The machine learning methodology, while rigorous, lacks a thorough justification for model selection beyond accuracy comparisons. More details on this should be also provided.
The discussion lacks concrete policy recommendations or practical applications. While the study identifies important factors, it does not suggest specific interventions or educational policies that could be implemented to address disparities in college enrollment.

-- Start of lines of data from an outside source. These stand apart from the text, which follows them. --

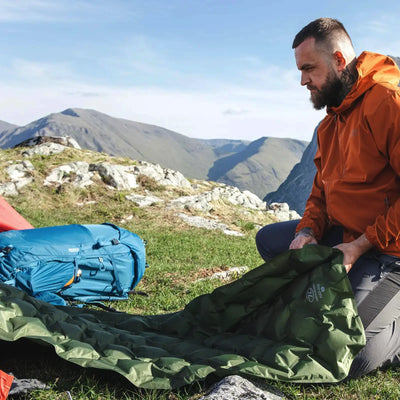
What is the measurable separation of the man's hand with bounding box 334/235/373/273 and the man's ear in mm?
1595

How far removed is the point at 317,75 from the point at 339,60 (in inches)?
9.3

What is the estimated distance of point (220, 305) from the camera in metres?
4.59

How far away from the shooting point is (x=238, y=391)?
A: 3250 millimetres

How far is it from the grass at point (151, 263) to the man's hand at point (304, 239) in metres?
1.39


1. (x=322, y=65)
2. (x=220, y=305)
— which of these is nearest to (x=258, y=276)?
(x=220, y=305)

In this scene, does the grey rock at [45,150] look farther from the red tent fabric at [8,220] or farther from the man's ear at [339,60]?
the man's ear at [339,60]

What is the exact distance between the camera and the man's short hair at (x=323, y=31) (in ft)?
13.9

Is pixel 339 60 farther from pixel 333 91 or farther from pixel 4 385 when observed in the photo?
pixel 4 385

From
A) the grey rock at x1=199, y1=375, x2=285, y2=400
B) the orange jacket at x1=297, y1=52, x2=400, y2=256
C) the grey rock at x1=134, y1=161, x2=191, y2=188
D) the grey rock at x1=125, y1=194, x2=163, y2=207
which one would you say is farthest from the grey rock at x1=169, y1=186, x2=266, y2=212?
the grey rock at x1=199, y1=375, x2=285, y2=400

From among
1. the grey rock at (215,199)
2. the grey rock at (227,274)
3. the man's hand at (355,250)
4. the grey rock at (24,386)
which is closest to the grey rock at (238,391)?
the grey rock at (24,386)

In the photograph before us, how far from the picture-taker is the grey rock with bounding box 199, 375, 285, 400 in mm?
3201

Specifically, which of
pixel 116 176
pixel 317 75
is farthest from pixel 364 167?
pixel 116 176

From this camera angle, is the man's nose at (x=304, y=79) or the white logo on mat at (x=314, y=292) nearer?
the white logo on mat at (x=314, y=292)

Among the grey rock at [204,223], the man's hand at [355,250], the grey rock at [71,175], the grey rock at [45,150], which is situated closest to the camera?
the man's hand at [355,250]
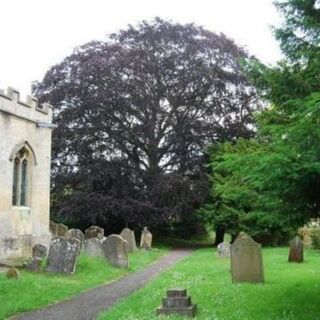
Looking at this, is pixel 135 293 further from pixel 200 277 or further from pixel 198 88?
pixel 198 88

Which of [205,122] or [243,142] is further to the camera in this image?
[205,122]

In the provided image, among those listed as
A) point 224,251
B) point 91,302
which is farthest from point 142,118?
point 91,302

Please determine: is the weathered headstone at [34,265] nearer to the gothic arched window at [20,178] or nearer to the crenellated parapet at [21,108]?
the gothic arched window at [20,178]

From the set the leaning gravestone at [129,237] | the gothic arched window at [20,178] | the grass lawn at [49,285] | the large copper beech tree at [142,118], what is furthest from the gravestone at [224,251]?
the large copper beech tree at [142,118]

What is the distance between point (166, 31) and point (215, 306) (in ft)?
95.6

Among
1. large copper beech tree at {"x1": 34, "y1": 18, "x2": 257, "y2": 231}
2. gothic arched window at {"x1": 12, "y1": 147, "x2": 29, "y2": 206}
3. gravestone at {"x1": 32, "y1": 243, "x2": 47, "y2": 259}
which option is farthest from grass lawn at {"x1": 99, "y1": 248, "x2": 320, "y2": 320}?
large copper beech tree at {"x1": 34, "y1": 18, "x2": 257, "y2": 231}

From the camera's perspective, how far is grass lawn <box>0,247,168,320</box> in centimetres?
1195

More discussion on how school administrators, teachers, and policymakers can use these findings to design effective support programs for low-SES students would enhance the study’s contribution.

References:

[1] "A model-agnostic, network theory-based framework for supporting XAI on classifiers." Expert Systems with Applications 241 (2024): 122588.

Author Response

Comment 1: A more comprehensive overview of methods and problems in social science and explainability in general should be provided; indeed, the study of the related literature is not really comprehensive in this current form. I suggest the authors to take into account problems and scenarios of different natures (such as social network analysis, see [1], and novel explainability models, see [2]) and integrate them in a more general overview of the related literature.

Response 1: We have added a new subsection (Section 2.4: Explainable Artificial Intelligence Techniques) to provide a more comprehensive overview of explainability-related methods and challenges in social science. This section also includes the categorization of prevalent XAI approaches in computer science (page 4, lines 157–179, and page 5, lines 180–193).

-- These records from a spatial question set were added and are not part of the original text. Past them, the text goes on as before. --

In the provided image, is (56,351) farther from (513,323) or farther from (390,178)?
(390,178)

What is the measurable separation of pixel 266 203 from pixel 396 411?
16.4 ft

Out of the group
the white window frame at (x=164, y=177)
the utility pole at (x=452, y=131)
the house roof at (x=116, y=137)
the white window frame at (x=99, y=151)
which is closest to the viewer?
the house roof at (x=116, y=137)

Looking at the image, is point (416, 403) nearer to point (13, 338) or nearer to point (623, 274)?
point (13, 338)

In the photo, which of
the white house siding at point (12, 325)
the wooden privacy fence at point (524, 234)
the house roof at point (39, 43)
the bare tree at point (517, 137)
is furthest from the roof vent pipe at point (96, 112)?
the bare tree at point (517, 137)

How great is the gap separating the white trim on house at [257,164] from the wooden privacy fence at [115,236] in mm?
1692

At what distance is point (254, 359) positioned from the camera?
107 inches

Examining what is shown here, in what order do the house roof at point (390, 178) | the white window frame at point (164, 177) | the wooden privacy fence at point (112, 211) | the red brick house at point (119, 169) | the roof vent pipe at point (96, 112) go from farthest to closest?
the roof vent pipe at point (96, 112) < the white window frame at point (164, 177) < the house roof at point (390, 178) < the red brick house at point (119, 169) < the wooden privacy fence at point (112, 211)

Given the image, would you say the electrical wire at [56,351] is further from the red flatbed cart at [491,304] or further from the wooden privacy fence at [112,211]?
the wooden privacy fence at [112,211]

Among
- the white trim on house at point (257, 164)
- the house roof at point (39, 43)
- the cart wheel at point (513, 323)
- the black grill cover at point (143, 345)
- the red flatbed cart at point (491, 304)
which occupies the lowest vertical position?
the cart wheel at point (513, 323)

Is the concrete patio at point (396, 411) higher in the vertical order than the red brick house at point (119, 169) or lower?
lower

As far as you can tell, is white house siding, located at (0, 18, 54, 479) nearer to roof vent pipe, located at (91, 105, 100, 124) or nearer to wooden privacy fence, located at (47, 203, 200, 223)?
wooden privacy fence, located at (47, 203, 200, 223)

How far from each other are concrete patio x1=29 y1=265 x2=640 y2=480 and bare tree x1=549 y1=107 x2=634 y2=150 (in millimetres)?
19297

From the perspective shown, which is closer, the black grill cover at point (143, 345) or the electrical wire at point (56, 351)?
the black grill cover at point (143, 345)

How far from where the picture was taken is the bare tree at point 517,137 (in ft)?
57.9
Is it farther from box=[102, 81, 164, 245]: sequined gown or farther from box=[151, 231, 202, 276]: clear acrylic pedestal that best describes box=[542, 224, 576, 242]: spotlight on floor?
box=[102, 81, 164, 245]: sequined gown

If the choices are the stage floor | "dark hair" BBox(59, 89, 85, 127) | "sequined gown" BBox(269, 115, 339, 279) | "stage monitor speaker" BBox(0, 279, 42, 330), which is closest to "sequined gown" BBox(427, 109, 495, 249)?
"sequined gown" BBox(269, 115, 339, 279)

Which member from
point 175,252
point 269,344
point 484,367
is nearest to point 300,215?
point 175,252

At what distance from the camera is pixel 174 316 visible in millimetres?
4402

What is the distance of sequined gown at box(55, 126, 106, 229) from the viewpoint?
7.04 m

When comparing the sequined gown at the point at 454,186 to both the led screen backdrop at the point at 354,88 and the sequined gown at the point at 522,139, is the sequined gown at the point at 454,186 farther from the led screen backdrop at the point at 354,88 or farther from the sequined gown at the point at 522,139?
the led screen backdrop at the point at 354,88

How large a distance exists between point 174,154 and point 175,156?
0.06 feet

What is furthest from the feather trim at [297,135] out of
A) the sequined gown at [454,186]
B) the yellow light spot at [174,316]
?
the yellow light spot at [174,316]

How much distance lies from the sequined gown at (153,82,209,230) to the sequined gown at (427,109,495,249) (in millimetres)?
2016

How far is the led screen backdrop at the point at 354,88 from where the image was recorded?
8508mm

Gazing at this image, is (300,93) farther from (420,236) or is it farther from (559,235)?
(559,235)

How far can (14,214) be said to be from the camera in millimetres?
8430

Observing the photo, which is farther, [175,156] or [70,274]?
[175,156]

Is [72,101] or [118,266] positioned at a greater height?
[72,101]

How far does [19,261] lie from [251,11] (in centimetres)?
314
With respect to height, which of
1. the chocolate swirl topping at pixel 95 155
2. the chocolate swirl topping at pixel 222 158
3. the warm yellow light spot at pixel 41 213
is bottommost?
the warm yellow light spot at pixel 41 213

Comment 2: The approach remains heavily descriptive rather than prescriptive although the authors use ML. The study identifies key predictors but does not explore how interventions based on these findings could be implemented in real-world settings. Without an experimental or quasi-experimental validation of these findings, it is unclear whether targeting these predictors (e.g., parental expectations) would actually increase college enrollment rates.

Response 2: We have addressed the limitations of our findings in the Limitations section and recommend that future studies could obtain more practical results through experimental or quasi-experimental designs (page 14, lines 521–525).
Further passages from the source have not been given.